Ma è solo l’inizio di un quadriennio cupo e tormentato. Quindi, tre bombardamenti aerei in tutto, quelli sofferti da Rimini nel primo conflitto mondiale dei quali ci è dato un preciso resoconto, oltre che dai giornali locali, anche da una tavola, disegnata e annotata dal sottotenente d’artiglieria Alfonso Fiorentini, che porta il titolo «Memorie di guerra, le bombe su Rimini, rilievi e studi sulla rosa di tiro», conservata in Gambalunghiana. Una memoria preziosa da cui si ricava un bilancio non particolarmente catastrofico per gli edifici della città, anche perché dopo la prima incursione navale a sorpresa della Sankt Georg, lo stato maggiore e le autorità civili erano corse ai ripari: erano state disposte in punti strategici numerose postazioni di artiglieria contraerea, era stato attivato un campo d’aviazione con velivoli per contrastare gli attacchi e un treno blindato era sempre all’erta per poter intervenire in velocità su tutta la costa. L’Allarme che veniva propagato dalle campane della torre civica – a lenti rintocchi per attacchi navali, suono a stormo per attacchi aerei – a cui facevano eco le campane del duomo, di San Giuliano, San Nicolò, San Gaudenzo e San Giovanni.

Poi, dal 1916, quando il coordinamento fu affidato al comando militare per difesa antiaerea, ad avvisare la popolazione, che poteva rifugiarsi in cantine e grotte contrassegnate da una stella, era lo scoppio di fragorosi razzi tonanti. Come le navi da guerra, anche gli incursori che arrivavano a Rimini, bombardieri o ricognitori che fossero, partivano dalla più importante base navale e aerea delle forze della triplice alleanza sull’Adriatico, Pola, che, collocata in posizione strategica, distava 135 chilometri da Venezia, 134 da Rimini, e 135 da Ancona, tutte città importanti per la difesa e per l’economia italiana. Città che, però, si trovavano quasi al limite dell’autonomia e del raggio d’azione degli aerei austriaci, costretti, quindi, ad effettuare incursioni veloci di venti minuti al massimo. E, fortunatamente, con danni limitati.
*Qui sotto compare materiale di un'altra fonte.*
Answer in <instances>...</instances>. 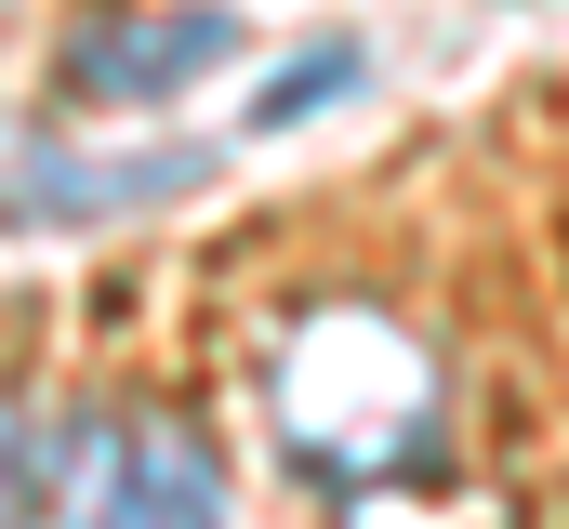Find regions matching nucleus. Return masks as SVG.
I'll use <instances>...</instances> for the list:
<instances>
[{"label":"nucleus","instance_id":"f257e3e1","mask_svg":"<svg viewBox=\"0 0 569 529\" xmlns=\"http://www.w3.org/2000/svg\"><path fill=\"white\" fill-rule=\"evenodd\" d=\"M266 410H279V437L331 477V490H371L385 463H411L437 423V371L411 331H385V318H358V305H331V318H305L291 331V358L266 371Z\"/></svg>","mask_w":569,"mask_h":529},{"label":"nucleus","instance_id":"f03ea898","mask_svg":"<svg viewBox=\"0 0 569 529\" xmlns=\"http://www.w3.org/2000/svg\"><path fill=\"white\" fill-rule=\"evenodd\" d=\"M53 529H226V477L186 423L159 410H67V437H40Z\"/></svg>","mask_w":569,"mask_h":529},{"label":"nucleus","instance_id":"7ed1b4c3","mask_svg":"<svg viewBox=\"0 0 569 529\" xmlns=\"http://www.w3.org/2000/svg\"><path fill=\"white\" fill-rule=\"evenodd\" d=\"M239 27L226 13H159V27H93L80 53H67V93L80 107H146V93H186L212 53H226Z\"/></svg>","mask_w":569,"mask_h":529},{"label":"nucleus","instance_id":"20e7f679","mask_svg":"<svg viewBox=\"0 0 569 529\" xmlns=\"http://www.w3.org/2000/svg\"><path fill=\"white\" fill-rule=\"evenodd\" d=\"M199 159L172 146V159H133V172H80V159H53V146H0V226H93V212H146V199H172Z\"/></svg>","mask_w":569,"mask_h":529},{"label":"nucleus","instance_id":"39448f33","mask_svg":"<svg viewBox=\"0 0 569 529\" xmlns=\"http://www.w3.org/2000/svg\"><path fill=\"white\" fill-rule=\"evenodd\" d=\"M0 529H53V477H40V423L0 397Z\"/></svg>","mask_w":569,"mask_h":529},{"label":"nucleus","instance_id":"423d86ee","mask_svg":"<svg viewBox=\"0 0 569 529\" xmlns=\"http://www.w3.org/2000/svg\"><path fill=\"white\" fill-rule=\"evenodd\" d=\"M331 93H358V53H318V67H291V80H266V93H252V132L305 120V107H331Z\"/></svg>","mask_w":569,"mask_h":529}]
</instances>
Quello che Rimini pagò tra il 1915 e il 1918 fu un tributo comunque altissimo: quasi una famiglia riminese su dieci ha pianto infatti un suo giovane caduto al fronte. E il turismo, attività tra le più fiorenti che tanto benessere stava distribuendo ad una citta storicamente povera, era stato azzerato e aveva visto in Riviera dilagare insieme ai lutti anche la povertà. Aveva visto accogliere negli alberghi, nelle le pensioni e nelle colonie, profughi, feriti e prigionieri al posto dei raffinati turisti di un tempo. Come se non bastasse, a render ancora più cupi e tragici quegli anni ecco nel 1916 un terribile terremoto, che scosse la città dal 17 maggio al ferragosto, e, nel 1918, un’epidemia di spagnola che durò dall’aprile al dicembre.

Se la prima guerra mondiale aveva decretato per l’Italia e per l’Europa la fine dei sogni della Belle Epoque, per Rimini segnò la fine di quel ciclo brillante ed elegante durato più di quarant’anni che aveva visto affermare la fama e i miti della Riviera nati all’ombra del Kursaal, del Grand Hotel, dei raffinati villini e dei locali alla moda. La letteratura sulla città nel tormentato periodo di guerra è copiosissima, talvolta segnata da una vena di retorica peraltro ben giustificata dagli atti di vero eroismo e di sacrificio che si sono consumati tra il ’15 e il ’18 non solo al fronte. Tra i tanti che ne hanno scritto: Gaetano Facchinetti, Flavio Lombardini, Nevio Matteini, Ettore Tosi Brandi e Gaetano Rossi. Certo, è impossibile addentarsi correttamente con poche battute in un tema talmente complesso e importante, ma è ineludibile la riflessione che né i lutti, né la povertà, piegarono in quegli anni la popolazione di quella esuberante città dei bagni e del turismo fondata nel 1843. Nel 1922 la Riviera era pronta per nuove stagioni, completamente rinnovata. Rinnovata non solo nei luoghi e nelle strutture, ma, soprattutto, nel coraggio e gli entusiasmi dei suoi abitanti, ormai veri e propri maestri nell’arte dell’ospitalità. Ben determinati a raggiungere nuovi successi.